There is disagreement over the interpretation of near death experiences (NDEs) – such as seeing a tunnel or a bright light. When a person dies, when do these experiences shut off?
One of the last things to fall into the realm of science has been the study of death. And now we have pushed back the boundary of death. In order to ensure that patients come back to life and don’t have brain damage, we have to study the processes that go on after they die. Whether we like it or not, we have gone into the “afterlife” or whatever you want to call it.
For people who have NDEs, they are very real. Most are convinced that what they saw is a glimpse of what it’s like when we die. Most come back and have no fear of death, and are transformed in a positive way – becoming more altruistic. As a scientific community we have tried to explain these away, but we haven’t been successful.
So how can a doctor, or any person of science, deal with such otherworldly experiences?
We have to accept that these experiences occur, that they are real to the people who have them, in the same way that if a patient has depression you would never say, “I know that you are feeling depressed but that is just an illusion. I’m the doctor. I’m going to tell you what your feelings really mean.” But with NDEs, we do this all the time: “I know you think you saw this, but you really didn’t.”
Aren’t NDEs just hallucinations?
We know from clinical tests that the brain doesn’t function after death, therefore you can’t even hallucinate. It’s ridiculous to say that NDE people are hallucinating because you have to have a functioning brain. If I take a person in cardiac arrest and inject them with LSD, I guarantee you they will not hallucinate.
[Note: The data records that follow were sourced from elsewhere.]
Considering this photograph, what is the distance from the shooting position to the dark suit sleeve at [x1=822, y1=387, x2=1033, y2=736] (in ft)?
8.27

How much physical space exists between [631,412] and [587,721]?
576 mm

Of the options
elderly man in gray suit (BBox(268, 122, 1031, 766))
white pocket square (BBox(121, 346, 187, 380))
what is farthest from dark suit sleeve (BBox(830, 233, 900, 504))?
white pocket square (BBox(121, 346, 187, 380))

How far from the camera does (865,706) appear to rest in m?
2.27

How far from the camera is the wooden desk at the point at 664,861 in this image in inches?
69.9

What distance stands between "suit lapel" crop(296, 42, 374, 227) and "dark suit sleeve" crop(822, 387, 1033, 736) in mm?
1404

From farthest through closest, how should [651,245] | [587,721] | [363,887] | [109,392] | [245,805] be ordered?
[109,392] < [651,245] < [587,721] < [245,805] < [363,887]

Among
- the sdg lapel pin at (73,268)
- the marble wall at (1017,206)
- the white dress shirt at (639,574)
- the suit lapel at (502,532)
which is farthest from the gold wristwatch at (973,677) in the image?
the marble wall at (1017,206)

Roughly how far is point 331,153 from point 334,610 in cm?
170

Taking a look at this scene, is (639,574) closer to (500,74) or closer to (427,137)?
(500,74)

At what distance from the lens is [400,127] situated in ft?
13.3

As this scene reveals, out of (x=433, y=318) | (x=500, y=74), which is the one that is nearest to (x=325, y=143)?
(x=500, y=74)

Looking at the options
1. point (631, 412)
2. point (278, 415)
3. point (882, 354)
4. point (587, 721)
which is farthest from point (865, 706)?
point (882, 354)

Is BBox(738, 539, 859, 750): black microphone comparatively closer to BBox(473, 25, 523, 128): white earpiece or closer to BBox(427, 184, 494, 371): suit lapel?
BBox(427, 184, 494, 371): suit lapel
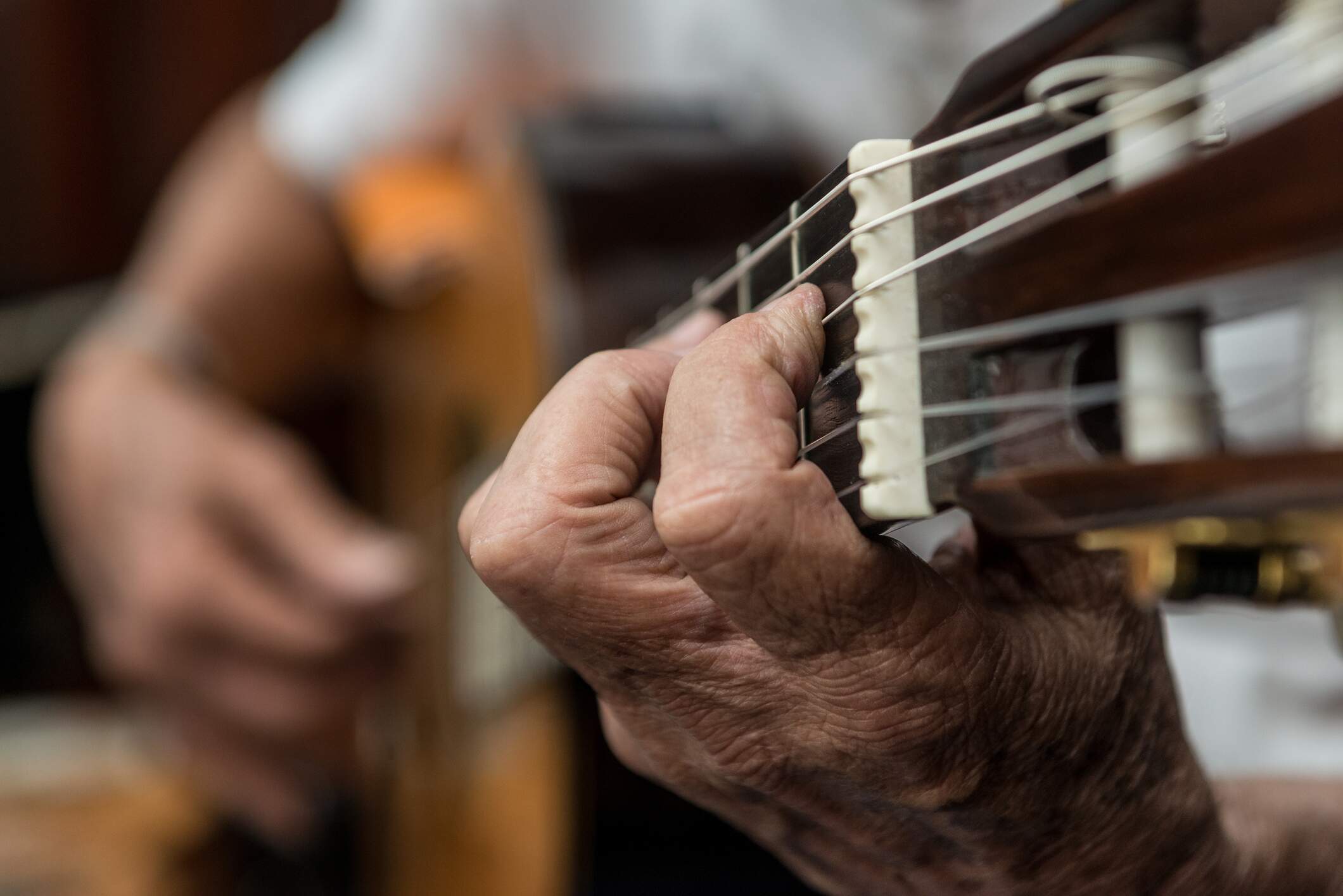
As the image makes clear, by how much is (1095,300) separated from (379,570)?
36.0 inches

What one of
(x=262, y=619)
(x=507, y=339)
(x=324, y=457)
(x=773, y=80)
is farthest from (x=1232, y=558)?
(x=324, y=457)

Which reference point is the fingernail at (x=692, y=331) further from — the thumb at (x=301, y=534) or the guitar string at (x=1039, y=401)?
the thumb at (x=301, y=534)

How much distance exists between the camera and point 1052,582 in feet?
0.98

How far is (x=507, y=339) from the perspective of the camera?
2.70 feet

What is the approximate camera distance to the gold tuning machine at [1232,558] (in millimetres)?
241

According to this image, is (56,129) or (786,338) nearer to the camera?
(786,338)

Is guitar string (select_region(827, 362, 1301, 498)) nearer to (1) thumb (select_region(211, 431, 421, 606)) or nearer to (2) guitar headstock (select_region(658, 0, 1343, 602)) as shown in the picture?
(2) guitar headstock (select_region(658, 0, 1343, 602))

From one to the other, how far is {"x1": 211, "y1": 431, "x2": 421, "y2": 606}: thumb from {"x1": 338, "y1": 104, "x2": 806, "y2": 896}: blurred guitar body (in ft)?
0.18

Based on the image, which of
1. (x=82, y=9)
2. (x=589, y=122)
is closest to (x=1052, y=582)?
(x=589, y=122)

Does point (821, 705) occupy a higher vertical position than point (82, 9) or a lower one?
lower

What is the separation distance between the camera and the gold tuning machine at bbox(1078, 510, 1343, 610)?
0.24 meters

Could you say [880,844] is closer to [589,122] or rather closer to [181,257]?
[589,122]

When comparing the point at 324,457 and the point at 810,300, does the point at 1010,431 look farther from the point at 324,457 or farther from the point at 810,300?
the point at 324,457

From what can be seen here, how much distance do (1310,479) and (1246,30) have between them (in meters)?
0.10
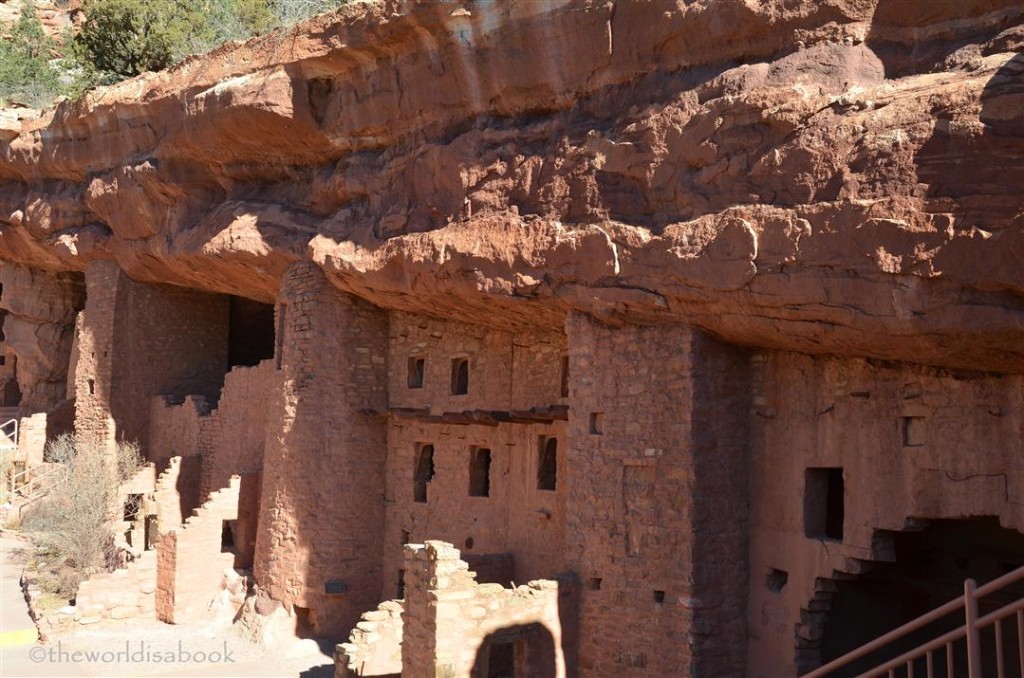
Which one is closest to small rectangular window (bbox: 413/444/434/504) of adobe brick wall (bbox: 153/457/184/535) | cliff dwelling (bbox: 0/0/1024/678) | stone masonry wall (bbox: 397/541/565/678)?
cliff dwelling (bbox: 0/0/1024/678)

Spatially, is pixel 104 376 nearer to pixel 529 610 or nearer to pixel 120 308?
pixel 120 308

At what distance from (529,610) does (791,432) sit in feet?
11.1

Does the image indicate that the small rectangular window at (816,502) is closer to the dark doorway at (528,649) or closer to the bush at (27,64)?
the dark doorway at (528,649)

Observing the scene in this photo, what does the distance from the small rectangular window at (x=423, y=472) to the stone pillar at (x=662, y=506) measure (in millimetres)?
4621

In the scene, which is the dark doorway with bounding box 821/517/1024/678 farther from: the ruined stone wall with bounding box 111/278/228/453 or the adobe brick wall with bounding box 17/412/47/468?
the adobe brick wall with bounding box 17/412/47/468

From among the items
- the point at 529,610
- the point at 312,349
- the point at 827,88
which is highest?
the point at 827,88

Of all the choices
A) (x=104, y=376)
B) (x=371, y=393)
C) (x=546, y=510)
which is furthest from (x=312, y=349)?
(x=104, y=376)

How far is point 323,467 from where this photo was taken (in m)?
16.2

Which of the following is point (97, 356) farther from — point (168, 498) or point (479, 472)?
point (479, 472)

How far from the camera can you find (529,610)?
1190 centimetres

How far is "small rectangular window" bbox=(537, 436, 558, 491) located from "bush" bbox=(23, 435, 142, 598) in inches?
332

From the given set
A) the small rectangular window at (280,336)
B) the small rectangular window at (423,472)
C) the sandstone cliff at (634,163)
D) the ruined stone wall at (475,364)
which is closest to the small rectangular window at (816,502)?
the sandstone cliff at (634,163)

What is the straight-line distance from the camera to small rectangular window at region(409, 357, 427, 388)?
16.6m

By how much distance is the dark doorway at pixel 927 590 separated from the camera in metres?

For your study of out of body experiences (OBEs), you placed images in hospital rooms on high shelves only someone floating near the ceiling could see. So far, two patients have had OBEs, but neither in a room with a shelf…
That’s right. We had 25 hospitals that had an average of 500 beds working on the study. To put a shelf above every single bed, we would have to put up 12,500 shelves. That was completely unmanageable. We selected areas where cardiac arrest patients are frequently treated but even with that, at least half of those who had cardiac arrests and survived were in areas without shelves.
Are you continuing the experiment?
Yes. It’s part of an overall package to improve resuscitation to the brain. We are trying not to forget during resuscitation that there’s a human being in there.
In your book, you imply that death might be pleasant. Why do you think that?
The question is, what happens to human consciousness – the thing that makes me into who I am – when my heart stops beating and I die? From our external view, it looks like it simply disappears. But it sort of hibernates, in the same way as it does when you are given a general anaesthetic. And it comes back. I don’t believe that your consciousness is annihilated when you reach the point of death. How far does it continue? I don’t know. But I do know that at least in the period of time in which we can bring people back to life that entity of the human mind has not been annihilated.
What does this mean?
Those people who have pleasant experiences after death suggest that we should not be afraid of the process. It means there is no reason to fear death.